There are probably more than four. And all four of these pretty much suck.
By Damon Linker, The Link
The two parties are as ideologically polarized as they’ve been within living memory — and they’re also very evenly matched. Yes, Democrats win somewhat more votes on a national basis, but thanks to the distinctive character of the country’s state-based electoral system, Republicans remain competititive, if not advantaged, in many races. Then there are divisions inside each party, with progressives and centrists battling each other within the Democratic Party and the GOP divided between Trumpist insurgents and deposed members of the party’s old center-right establishment.
Add it all up, and we’re left with a demoralizing political reality in which neither side can prevail decisively enough or stick together long enough to enact real change. Instead of confronting that fact, many have retreated into political fan fiction, in which each major faction indulges in daydreams about victories that are impossible in the world as it actually exists.
That is often bad — a flight from the rigors of reality.

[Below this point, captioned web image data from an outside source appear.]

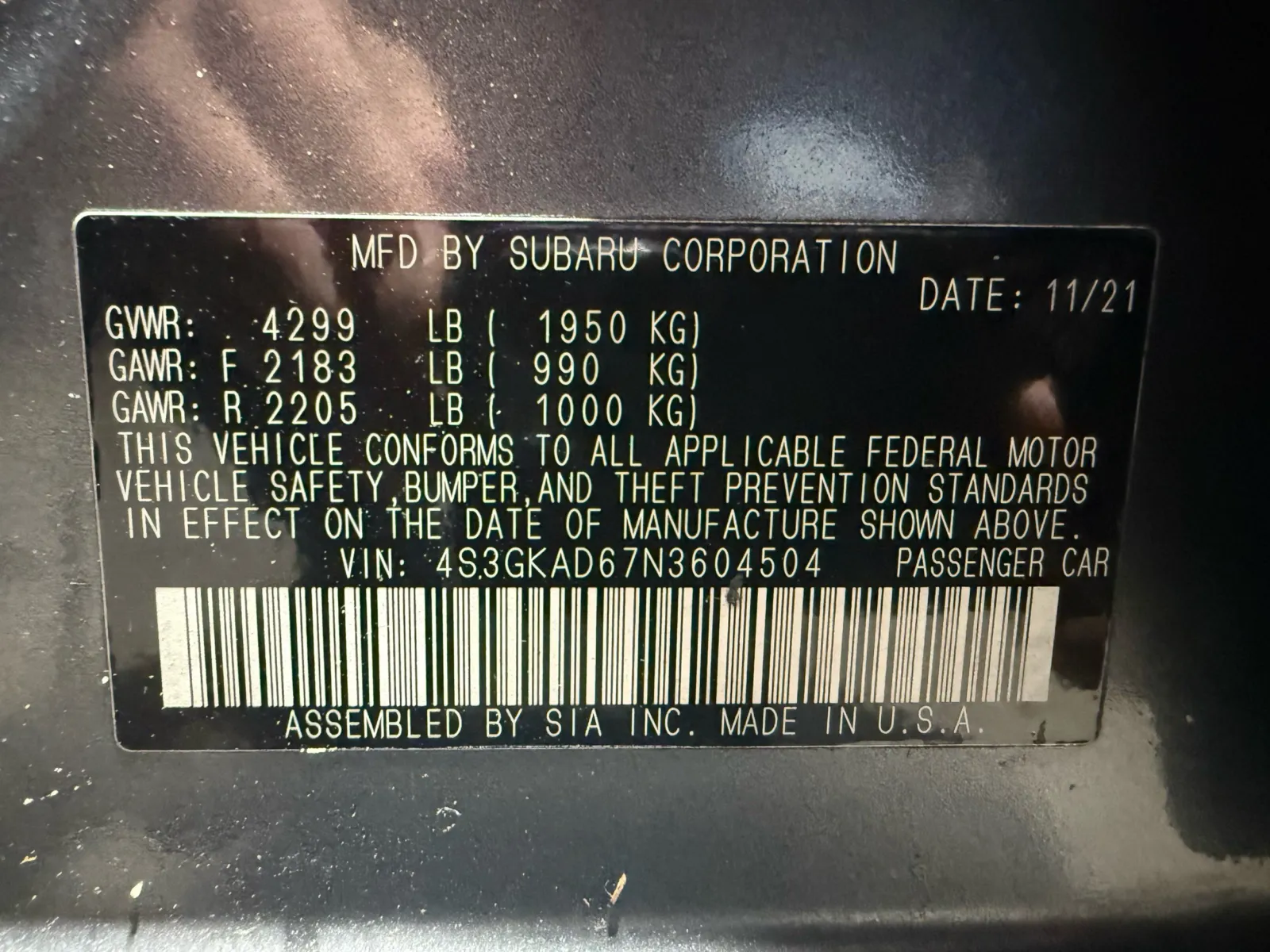 Subaru Impreza photo 20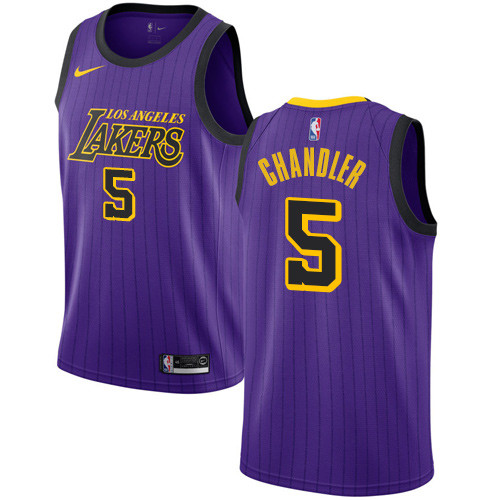 Nike Lakers #5 Tyson Chandler Purple NBA Swingman City Edition 2018 19 Jersey Nike Lakers #5 Tyson Chandler Purple NBA Swingman City Edition 2018 19 Jersey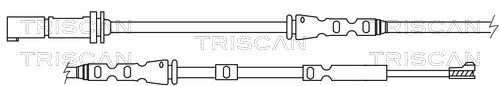 TRISCAN Warning Contact Set, brake pad wear Article number: 8115 11058 cheaply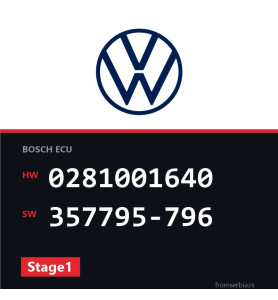 VW Transporter 0281001640 357795-796 Stage1 tuning file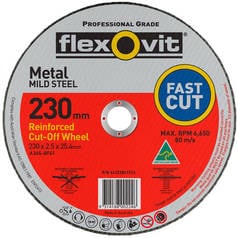 Flexovit Wheel Cut off Metal 127 x 2.5 x 22.2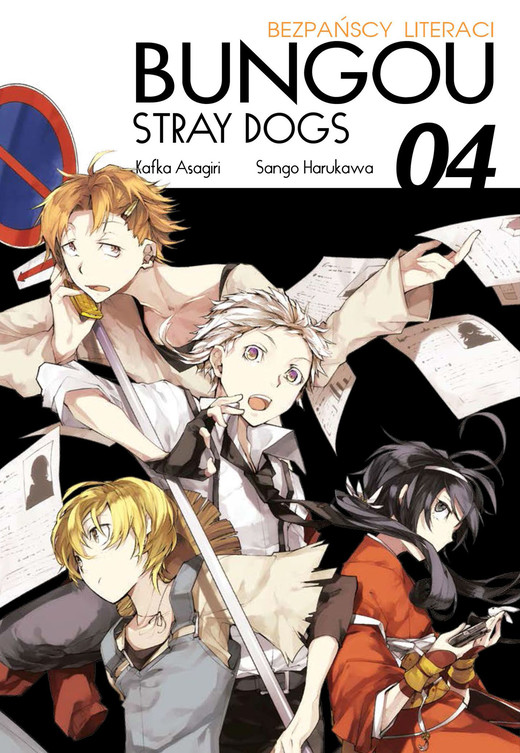 okładka Bungo Stray Dogs. Tom 4 książka | Asagiri Kafka, Sango Harukawa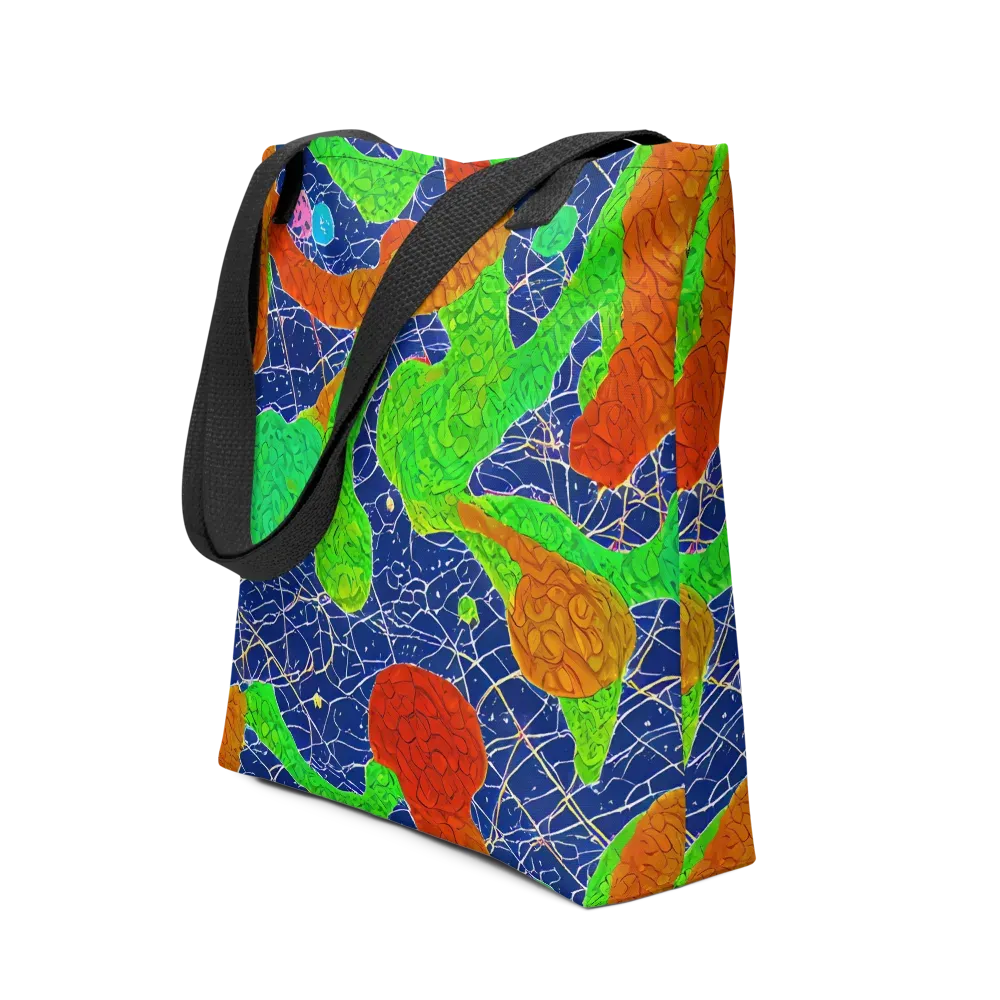 Lime Inferno on Tote Bag — Front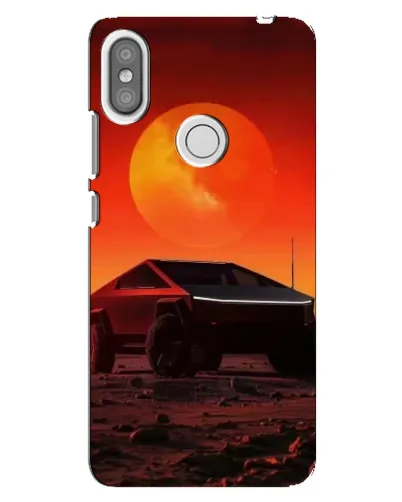 Чехол для Xiaomi Redmi S2 с картинкой «Cybertruck на Марсе»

But in rare cases, it can also point the way to way toward a better, more hopeful future.
The progressive fantasy has been rising in volume and influence in the Democratic Party since Sen. Bernie Sanders (I-Vt.) first advanced it in his potent primary challenge to Hillary Clinton in the 2016 presidential primaries. Today it is embraced by leading members of the party, from grassroots activists and left-wing pundits to prominent members of Congress and even sometimes the lifelong moderate in the White House.